*ÜBUNGSTEXT*.
/---
Alle zehn Jahre werden Deutschlands Wälder professionell inventarisiert. Dabei soll überprüft werden, wie es dem Wald geht und ob die Forstwirtschaft nachhaltig arbeitet. Dafür vermessen Forschende hunderttausende Bäume und beschreiben an 80.000 genau definierten Punkten in den Wäldern, was sie vorfinden. Die Liste der Waldeigenschaften umfasst knapp 150 Kriterien, darunter beispielsweise Anzahl, Art und Durchmesser der Bäume, den Bewuchs darunter und das Totholz. Anschließend werten sie diese Daten der Stichproben aus, um daraus die gesamte Wald- und Holzentwicklung zu berechnen.

2022 fand diese Bundeswaldinventur (BWI) zum vierten Mal statt. Erstmals wurden dabei auch Proben zur Ermittlung der genetischen Vielfalt gesammelt. Das Ergebnis ist die bislang umfangreichste Bestandsaufnahme im deutschen Wald.

Mehr Wald, aber weniger Holz

Der Bilanz zufolge sind die Wälder heute einerseits in einem besseren Zustand als noch zehn Jahre zuvor. Beispielsweise gibt es in Deutschland durch Aufforstung seit 2012 rund 15.000 Hektar mehr Waldfläche. Insgesamt sind es nun 11,5 Millionen Hektar Wald – ein Drittel des Landes. Zudem stehen mehr Laubbäume und weniger Fichten in den Wäldern und die Wälder werden langsam wieder naturnäher, sprich wilder. Die häufigsten Baumarten sind jedoch weiterhin Kiefer (22 Prozent), Fichte (21 Prozent), Buche (17 Prozent) und Eiche (12 Prozent).

Darüber hinaus gibt es auch mehr alte und damit dicke Bäume: Der Wald war im Jahr 2022 durchschnittlich 82 Jahre alt – fünf Jahre älter als noch 2012 – und die meisten Bäume 30 bis 50 Zentimeter dick. Dadurch steigt auch die Artenvielfalt, weil alte Bäume mehr Wohnraum und Nährstoffe für Tiere und Mikroben bieten als junge Bäume.
\---
*ZIEL DER AUFGABE*. Schreib den Text über die Bundeswaldinventur nach seinem letzten Satz weiter. Die Zeilen weiter unten haben damit nichts zu tun.

*VORLIEGENDE ZEILEN*.
/---
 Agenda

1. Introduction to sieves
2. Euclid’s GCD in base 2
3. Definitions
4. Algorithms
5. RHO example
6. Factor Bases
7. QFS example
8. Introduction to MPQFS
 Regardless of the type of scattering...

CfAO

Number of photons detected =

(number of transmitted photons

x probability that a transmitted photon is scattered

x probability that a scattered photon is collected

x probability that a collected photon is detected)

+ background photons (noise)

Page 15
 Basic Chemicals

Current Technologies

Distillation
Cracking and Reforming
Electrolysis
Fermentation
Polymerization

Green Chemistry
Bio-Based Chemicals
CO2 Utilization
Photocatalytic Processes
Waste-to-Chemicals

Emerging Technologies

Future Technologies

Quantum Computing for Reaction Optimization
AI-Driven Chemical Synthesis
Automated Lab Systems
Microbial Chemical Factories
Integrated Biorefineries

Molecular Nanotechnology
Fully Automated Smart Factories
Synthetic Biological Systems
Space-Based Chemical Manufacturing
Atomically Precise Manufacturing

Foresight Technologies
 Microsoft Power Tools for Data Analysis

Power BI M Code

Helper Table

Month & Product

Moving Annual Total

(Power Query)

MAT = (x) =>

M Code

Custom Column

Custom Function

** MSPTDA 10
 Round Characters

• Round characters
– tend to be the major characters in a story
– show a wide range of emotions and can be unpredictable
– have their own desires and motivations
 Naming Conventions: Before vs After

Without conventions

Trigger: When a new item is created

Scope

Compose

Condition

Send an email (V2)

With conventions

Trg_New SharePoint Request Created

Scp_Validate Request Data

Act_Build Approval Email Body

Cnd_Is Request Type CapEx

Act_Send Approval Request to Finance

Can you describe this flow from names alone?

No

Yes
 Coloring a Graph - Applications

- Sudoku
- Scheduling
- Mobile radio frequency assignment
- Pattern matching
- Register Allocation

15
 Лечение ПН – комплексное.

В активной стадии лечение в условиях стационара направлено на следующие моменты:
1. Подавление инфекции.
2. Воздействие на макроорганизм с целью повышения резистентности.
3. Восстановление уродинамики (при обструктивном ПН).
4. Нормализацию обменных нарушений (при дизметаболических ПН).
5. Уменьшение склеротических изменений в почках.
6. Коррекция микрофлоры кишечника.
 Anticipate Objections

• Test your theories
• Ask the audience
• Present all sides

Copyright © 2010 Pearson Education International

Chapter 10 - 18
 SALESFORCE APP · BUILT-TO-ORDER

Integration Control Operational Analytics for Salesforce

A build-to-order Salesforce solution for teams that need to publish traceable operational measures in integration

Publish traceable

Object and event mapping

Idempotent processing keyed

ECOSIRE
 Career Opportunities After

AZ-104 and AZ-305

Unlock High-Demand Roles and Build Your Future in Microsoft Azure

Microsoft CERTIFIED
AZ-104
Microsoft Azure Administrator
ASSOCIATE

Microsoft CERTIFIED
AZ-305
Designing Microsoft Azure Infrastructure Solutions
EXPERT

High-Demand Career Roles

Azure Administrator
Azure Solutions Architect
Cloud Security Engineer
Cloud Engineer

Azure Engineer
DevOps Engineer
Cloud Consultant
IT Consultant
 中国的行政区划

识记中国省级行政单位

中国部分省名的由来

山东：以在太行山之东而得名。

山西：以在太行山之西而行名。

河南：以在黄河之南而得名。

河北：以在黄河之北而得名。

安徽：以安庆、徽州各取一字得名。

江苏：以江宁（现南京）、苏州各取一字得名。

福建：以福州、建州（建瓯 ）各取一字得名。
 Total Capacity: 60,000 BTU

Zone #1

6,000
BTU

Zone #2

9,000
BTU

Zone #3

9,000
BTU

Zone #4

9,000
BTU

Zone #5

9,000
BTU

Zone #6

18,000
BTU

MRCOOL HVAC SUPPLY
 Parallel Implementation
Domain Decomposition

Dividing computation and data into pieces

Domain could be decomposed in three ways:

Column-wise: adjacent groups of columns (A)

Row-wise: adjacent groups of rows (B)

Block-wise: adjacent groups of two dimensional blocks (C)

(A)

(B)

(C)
\---
*ERGEBNIS*.
Andererseits hat der Wald ab 2017 durch Stürme, Trockenheit und Befall durch Schädlinge wie dem Borkenkäfer so stark gelitten, dass trotz größerer Fläche weniger Holz in den Wäldern steht. Einige Bäume starben ab, ältere Bäume wachsen langsamer als junge und es kamen nicht ausreichend junge schnellwachsende Bäume hinzu. Dadurch können die Wälder nun weniger Kohlendioxid (CO2) aus der Luft aufnehmen und speichern. Sie sind daher von einer Kohlenstoff-Senke zu einer Kohlenstoff-Quelle geworden.

Grafik zur CO2-Bilanz der deutschen Wälder
CO2-Bilanz der deutschen Wälder: Veränderungen des Kohlenstoffvorrates in Wald und Holzprodukten. © FNR

CO2-Bilanz: Erst rauf, dann runter

Unterm Strich ist die Kohlenstoff-Bilanz der deutschen Wälder zwar unverändert. „Aktuell ist ungefähr die gleiche Menge Kohlenstoff in der lebenden Biomasse im Wald gespeichert wie vor zehn Jahren“, sagt Thomas Riedel vom Thünen-Institut für Waldökosystem in Eberswalde. Konkret sind das 1.184 Millionen Tonnen Kohlenstoff. Zusammen mit dem Totholz und den Böden sind insgesamt rund 2.200 Millionen Tonnen Kohlenstoff im deutschen Wald gespeichert.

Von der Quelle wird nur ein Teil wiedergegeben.